Nonlinear MEMS beams have been modeled using SPICE. This allows for the complex dynamics of MEMS resonators to be observed parallel to their supporting electronics via circuit simulation. Silicon generally provides suitably linear parameters for use in MEMS. However, nonlinearities may arise due to issues such as amplitude-frequency (A-F) effect, large displacement of the proof mass, pull-in voltage, fatigue, material or electrical parameters, process variation, simplified beam modeling and nonlinear spring constants. By modeling these effects in SPICE, the design of electronics that automatically test, calibrate, report or even mitigate these effects is aided.

Single-crystal silicon is a highly linear material up until its failure, especially type <100>. High quality factor MEMS devices may, however, be affected by even small nonlinear terms in the material's Young's modulus. Geometric deformations may also occur due to decreases in cross-sectional area of beams in reaction to stretching and loading. Specifically, by including nonlinear geometric effects of MEMS beams and nonlinear terms in the Young's modulus of <100> and <110> silicon - nonlinear and chaotic oscillations are shown to arise via SPICE simulation.

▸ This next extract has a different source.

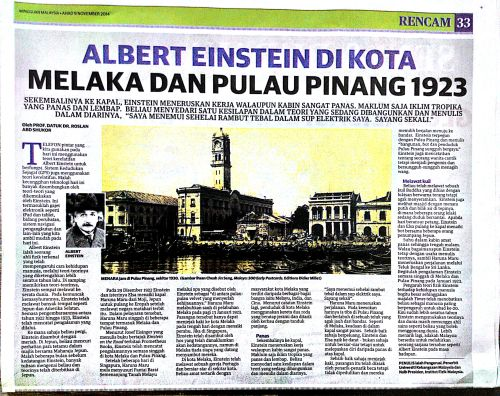 albert einstein 1923 Mingguan Malaysia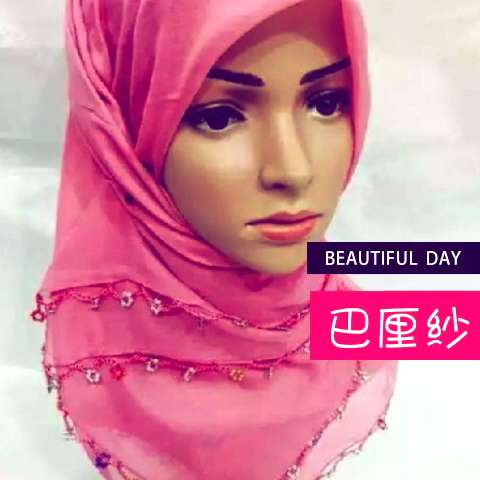 穆斯林女孩,教你怎么把头巾戴出花样 第三期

Using this SPICE modeling method, electronic systems were designed to monitor the nonlinear parameters of MEMS beams that cause A-F effect and chaotic Duffing oscillations. Extracting parameters such as those from the oscillation's Poincare section may yield advantage in built-in self-test (BIST) applications. The features in these nonlinear oscillations extend parameters to monitor and potentially calibrate MEMS devices for reliability, stability and processing variation.